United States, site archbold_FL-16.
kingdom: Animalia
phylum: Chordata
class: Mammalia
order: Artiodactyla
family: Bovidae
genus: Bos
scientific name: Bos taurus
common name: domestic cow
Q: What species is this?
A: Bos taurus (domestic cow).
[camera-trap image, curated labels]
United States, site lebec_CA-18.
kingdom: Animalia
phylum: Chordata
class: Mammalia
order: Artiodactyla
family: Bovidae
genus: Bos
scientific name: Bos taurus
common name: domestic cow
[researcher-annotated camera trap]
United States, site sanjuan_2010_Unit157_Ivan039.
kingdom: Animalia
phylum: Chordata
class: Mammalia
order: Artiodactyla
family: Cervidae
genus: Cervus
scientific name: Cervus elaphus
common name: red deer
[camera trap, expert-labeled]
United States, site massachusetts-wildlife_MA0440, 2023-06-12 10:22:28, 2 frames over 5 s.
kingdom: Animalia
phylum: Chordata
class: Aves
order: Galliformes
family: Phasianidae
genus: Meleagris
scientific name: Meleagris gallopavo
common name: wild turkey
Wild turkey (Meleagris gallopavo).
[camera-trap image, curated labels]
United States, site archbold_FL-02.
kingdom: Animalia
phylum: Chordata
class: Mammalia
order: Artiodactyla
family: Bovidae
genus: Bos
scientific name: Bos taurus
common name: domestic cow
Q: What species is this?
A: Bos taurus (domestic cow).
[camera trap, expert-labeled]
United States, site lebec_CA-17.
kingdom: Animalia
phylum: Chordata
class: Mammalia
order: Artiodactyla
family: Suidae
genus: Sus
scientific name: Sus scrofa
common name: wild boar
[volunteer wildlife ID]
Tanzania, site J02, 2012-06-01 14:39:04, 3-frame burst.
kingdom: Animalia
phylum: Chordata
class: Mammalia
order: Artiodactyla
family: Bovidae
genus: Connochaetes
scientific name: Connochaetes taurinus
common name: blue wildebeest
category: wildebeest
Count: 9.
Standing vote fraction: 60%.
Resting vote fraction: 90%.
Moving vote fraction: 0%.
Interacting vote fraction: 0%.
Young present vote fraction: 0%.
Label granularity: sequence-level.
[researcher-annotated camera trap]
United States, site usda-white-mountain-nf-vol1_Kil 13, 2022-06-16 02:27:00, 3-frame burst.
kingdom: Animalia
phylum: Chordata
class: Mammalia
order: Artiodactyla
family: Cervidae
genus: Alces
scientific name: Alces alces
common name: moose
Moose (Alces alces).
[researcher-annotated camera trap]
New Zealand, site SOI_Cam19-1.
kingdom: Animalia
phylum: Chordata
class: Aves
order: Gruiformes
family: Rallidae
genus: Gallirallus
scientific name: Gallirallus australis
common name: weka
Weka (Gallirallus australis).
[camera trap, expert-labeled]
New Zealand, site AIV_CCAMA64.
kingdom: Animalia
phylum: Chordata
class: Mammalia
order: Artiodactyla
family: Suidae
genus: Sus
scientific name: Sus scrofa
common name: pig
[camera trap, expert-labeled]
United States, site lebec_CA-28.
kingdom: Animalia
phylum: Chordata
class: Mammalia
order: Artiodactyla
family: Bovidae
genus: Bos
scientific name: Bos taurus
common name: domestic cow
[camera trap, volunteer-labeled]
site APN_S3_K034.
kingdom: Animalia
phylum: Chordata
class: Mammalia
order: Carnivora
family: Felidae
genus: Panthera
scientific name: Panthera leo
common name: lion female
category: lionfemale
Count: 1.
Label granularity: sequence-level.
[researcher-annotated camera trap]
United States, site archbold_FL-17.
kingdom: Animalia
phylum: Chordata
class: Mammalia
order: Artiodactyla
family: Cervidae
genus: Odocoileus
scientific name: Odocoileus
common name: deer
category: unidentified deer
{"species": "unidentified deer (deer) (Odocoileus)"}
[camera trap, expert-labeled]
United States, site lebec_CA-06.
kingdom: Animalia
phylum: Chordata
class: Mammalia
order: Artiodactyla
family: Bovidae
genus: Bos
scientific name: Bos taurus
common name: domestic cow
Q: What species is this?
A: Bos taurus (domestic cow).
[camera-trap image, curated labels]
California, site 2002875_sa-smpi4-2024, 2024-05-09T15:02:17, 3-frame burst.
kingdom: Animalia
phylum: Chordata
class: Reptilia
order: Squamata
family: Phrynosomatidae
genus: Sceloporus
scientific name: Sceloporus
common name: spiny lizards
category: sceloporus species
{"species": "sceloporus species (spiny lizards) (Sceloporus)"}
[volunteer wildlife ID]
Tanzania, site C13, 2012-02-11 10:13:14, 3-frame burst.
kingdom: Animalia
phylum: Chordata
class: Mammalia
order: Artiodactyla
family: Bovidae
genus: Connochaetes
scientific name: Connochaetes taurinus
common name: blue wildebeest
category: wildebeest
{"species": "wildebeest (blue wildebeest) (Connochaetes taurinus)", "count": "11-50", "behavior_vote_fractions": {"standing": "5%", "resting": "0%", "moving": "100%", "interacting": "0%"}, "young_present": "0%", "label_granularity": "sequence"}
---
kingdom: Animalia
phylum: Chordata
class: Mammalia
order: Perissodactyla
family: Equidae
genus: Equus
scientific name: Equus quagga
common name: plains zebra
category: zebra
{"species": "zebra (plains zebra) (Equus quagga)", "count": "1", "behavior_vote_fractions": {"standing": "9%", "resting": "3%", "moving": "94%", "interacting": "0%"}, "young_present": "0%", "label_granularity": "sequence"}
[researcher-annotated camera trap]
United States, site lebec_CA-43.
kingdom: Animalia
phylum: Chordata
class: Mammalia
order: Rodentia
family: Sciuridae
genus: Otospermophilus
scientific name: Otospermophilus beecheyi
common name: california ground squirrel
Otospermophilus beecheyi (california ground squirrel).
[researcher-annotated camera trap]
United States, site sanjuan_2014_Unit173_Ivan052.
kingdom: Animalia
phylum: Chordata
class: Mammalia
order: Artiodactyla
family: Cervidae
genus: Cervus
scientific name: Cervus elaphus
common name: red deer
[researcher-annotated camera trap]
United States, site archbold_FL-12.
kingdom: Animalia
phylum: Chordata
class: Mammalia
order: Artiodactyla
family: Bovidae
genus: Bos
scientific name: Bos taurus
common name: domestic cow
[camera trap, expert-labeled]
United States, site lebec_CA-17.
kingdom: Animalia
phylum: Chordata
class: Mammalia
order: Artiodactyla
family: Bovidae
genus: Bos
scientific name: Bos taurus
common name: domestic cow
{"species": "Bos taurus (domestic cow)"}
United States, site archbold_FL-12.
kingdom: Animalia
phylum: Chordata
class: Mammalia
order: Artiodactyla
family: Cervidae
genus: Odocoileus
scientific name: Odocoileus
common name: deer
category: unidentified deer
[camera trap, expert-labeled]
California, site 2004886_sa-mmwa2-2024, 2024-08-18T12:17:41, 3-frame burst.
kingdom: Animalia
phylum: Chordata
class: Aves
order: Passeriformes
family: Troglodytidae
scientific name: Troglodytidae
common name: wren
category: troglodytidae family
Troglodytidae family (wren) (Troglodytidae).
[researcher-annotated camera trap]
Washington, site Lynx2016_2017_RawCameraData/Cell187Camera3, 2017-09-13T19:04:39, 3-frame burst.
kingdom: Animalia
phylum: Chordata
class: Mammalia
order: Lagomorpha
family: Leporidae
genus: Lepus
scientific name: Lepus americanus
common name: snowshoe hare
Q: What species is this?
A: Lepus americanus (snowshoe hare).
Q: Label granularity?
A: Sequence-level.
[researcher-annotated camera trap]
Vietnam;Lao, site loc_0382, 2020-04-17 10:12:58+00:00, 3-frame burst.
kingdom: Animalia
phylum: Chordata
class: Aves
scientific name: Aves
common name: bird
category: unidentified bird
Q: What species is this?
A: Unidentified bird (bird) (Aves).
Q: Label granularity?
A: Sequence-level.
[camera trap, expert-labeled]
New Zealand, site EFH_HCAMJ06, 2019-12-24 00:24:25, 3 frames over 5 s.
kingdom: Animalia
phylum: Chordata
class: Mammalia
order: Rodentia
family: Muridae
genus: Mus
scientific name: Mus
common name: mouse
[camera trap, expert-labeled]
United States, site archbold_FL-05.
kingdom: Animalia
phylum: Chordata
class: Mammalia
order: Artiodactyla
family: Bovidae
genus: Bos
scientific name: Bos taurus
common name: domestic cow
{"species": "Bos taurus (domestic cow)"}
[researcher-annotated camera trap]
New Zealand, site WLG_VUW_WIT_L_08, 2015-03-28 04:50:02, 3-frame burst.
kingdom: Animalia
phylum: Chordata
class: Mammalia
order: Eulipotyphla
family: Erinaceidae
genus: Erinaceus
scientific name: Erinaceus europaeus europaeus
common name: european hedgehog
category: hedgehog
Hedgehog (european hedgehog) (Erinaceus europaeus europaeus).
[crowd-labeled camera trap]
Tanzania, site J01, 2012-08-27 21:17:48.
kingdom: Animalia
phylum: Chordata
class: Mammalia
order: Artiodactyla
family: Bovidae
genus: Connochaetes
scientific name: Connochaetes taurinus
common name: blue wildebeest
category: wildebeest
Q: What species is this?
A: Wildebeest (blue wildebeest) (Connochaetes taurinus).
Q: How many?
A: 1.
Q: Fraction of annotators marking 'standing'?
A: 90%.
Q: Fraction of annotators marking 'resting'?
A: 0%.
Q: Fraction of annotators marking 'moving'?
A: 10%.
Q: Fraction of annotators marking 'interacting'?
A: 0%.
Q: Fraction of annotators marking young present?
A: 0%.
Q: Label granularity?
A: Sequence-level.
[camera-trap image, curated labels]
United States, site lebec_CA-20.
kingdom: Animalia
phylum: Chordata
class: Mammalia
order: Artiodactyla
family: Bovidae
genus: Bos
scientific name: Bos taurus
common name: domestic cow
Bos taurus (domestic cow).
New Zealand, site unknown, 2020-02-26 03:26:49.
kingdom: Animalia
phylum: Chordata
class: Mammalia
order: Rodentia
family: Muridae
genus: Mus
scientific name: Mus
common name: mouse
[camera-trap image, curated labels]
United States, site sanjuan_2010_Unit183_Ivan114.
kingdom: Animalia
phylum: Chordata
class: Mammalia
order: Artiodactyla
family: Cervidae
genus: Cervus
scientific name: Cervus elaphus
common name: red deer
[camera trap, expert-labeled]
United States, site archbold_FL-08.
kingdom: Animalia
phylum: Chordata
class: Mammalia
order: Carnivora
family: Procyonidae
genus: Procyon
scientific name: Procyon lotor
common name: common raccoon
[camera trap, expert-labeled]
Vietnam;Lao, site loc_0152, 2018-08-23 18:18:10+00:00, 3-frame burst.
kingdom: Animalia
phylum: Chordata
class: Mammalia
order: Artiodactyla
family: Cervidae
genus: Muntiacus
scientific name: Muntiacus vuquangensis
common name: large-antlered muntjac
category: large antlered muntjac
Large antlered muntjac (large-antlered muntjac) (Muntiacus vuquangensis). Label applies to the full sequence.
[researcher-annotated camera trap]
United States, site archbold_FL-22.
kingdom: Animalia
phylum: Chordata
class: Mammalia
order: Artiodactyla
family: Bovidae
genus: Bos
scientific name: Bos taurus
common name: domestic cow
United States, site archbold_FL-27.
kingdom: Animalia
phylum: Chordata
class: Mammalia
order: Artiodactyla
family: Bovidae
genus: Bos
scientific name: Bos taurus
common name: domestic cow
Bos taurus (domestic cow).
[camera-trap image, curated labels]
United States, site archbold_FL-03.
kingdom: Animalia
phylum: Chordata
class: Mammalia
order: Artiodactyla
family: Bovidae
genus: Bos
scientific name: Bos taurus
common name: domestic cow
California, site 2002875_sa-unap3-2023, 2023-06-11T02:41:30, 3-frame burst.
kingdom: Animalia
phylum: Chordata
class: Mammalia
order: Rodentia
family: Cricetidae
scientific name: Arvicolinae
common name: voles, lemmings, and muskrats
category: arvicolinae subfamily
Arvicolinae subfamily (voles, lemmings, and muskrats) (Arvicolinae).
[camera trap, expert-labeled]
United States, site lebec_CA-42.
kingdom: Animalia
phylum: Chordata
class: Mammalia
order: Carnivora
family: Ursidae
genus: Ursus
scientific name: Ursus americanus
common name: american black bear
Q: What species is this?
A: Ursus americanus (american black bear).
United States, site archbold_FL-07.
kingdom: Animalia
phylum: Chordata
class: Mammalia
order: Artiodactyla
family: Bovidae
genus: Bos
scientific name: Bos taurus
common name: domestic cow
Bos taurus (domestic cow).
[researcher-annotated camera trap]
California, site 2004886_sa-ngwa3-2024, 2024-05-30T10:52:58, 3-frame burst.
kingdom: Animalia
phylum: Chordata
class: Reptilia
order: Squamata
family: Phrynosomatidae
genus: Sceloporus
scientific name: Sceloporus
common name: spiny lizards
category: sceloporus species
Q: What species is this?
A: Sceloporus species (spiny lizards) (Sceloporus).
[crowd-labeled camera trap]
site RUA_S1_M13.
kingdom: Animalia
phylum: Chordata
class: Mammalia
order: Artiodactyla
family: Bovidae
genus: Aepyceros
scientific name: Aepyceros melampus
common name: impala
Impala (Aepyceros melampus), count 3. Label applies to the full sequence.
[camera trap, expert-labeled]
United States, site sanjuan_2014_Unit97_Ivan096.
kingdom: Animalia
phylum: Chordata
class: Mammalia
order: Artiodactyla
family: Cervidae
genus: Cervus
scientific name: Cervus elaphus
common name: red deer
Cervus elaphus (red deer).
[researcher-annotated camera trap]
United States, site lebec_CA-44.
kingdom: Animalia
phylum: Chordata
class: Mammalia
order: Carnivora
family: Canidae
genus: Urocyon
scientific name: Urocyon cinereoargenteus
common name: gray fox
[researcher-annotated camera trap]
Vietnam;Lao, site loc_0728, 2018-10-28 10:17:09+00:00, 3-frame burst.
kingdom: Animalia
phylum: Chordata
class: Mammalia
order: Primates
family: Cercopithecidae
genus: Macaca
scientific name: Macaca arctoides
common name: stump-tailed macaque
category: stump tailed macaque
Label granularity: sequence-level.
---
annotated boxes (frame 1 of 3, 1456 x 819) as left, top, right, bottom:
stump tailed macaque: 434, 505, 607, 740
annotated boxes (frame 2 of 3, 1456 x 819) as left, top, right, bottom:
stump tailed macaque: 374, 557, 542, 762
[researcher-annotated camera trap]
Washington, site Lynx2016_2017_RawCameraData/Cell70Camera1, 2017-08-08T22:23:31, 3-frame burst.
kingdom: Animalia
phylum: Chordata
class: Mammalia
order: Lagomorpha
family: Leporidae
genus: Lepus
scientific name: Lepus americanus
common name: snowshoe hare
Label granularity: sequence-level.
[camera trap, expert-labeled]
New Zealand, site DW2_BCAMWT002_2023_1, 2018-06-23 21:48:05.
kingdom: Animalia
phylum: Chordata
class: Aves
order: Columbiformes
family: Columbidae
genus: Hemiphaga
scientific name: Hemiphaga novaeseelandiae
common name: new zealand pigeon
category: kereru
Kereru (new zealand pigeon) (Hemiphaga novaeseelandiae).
# # # # #
* REQUIRED ACTION *
Collect every line above that contains the word "over".

* ANSWER TO THE PROBLEM *
United States, site massachusetts-wildlife_MA0440, 2023-06-12 10:22:28, 2 frames over 5 s.
New Zealand, site EFH_HCAMJ06, 2019-12-24 00:24:25, 3 frames over 5 s.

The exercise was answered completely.